In che modo la sostenibilità si interseca con i requisiti normativi?
Qualsiasi modifica ai materiali, all'imballaggio o al processo di produzione di un dispositivo che potrebbe influenzarne la sicurezza o le prestazioni richiede una valutazione nell'ambito dei processi di controllo della progettazione e di gestione delle modifiche del produttore nell'ambito del suo sistema di gestione della qualità certificato con standard di gestione della qualità riconosciuti a livello internazionale e, per i dispositivi già autorizzati per il mercato europeo ai sensi delle normative europee applicabili sui dispositivi medici, modifiche significative possono richiedere una nuova valutazione da parte dell'organismo europeo di valutazione della conformità competente. Ciò significa che le iniziative di sostenibilità che riguardano il dispositivo o il suo imballaggio immediato si muovono più lentamente rispetto ai miglioramenti ambientali a livello di struttura, poiché devono passare attraverso lo stesso rigore di verifica e convalida di qualsiasi altra modifica progettuale. I produttori in genere danno priorità ai miglioramenti in termini di sostenibilità a livello di struttura e di processo, dato il loro minore onere di riconvalida normativa, perseguendo al contempo modifiche a livello di dispositivo e imballaggio in un arco temporale più lungo e convalidato con maggiore attenzione.

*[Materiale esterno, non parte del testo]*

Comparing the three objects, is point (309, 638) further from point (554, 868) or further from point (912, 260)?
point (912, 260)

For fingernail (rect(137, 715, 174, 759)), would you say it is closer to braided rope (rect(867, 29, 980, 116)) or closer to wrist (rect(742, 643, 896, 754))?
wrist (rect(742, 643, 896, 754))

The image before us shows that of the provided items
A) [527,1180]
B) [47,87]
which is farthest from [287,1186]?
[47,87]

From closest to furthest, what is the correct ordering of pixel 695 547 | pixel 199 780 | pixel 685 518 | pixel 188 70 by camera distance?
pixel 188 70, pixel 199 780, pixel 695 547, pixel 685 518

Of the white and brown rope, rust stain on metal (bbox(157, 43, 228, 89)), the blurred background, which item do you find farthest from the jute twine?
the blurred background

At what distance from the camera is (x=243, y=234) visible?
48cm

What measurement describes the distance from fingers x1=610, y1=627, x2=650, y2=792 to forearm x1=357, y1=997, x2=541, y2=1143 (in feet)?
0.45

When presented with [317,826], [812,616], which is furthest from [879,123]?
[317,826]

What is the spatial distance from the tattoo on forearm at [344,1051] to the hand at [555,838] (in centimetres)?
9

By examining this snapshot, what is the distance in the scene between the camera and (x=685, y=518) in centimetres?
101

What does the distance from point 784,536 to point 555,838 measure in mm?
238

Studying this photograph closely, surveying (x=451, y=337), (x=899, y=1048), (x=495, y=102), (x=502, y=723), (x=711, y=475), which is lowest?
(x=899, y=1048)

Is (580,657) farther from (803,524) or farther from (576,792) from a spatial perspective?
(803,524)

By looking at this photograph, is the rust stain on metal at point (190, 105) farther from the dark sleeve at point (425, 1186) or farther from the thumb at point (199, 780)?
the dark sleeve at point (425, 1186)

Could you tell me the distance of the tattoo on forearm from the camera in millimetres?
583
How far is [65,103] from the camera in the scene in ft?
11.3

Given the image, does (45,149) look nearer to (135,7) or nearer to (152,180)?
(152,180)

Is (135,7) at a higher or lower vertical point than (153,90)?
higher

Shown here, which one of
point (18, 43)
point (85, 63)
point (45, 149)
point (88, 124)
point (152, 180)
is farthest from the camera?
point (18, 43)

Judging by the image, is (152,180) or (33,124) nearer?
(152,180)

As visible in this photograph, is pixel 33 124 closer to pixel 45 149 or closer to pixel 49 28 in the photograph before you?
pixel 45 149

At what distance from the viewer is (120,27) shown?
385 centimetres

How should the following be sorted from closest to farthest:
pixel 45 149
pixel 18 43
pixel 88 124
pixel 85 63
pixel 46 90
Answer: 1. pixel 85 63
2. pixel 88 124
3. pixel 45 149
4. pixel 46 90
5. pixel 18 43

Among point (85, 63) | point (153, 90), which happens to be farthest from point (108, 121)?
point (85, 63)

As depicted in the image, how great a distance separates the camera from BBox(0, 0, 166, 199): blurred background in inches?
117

Cosa dovrebbero chiedere gli acquirenti quando valutano le dichiarazioni di sostenibilità di un produttore?
La disponibilità del dispositivo e lo stato normativo variano in base al Paese. Contatta INVAMED o il tuo distributore locale autorizzato per le informazioni normative attuali applicabili alla tua regione.
Il perseguimento di iniziative di sostenibilità influisce sullo stato normativo di un dispositivo?
Sì, se l'iniziativa comporta modifiche al dispositivo stesso, al suo imballaggio o al processo di produzione in modi che potrebbero incidere sulla sicurezza o sulle prestazioni. In genere, tali modifiche devono passare attraverso i processi di controllo della progettazione e di gestione delle modifiche del produttore e, in alcuni casi, la rivalutazione dell'organismo europeo di valutazione della conformità, prima dell'implementazione.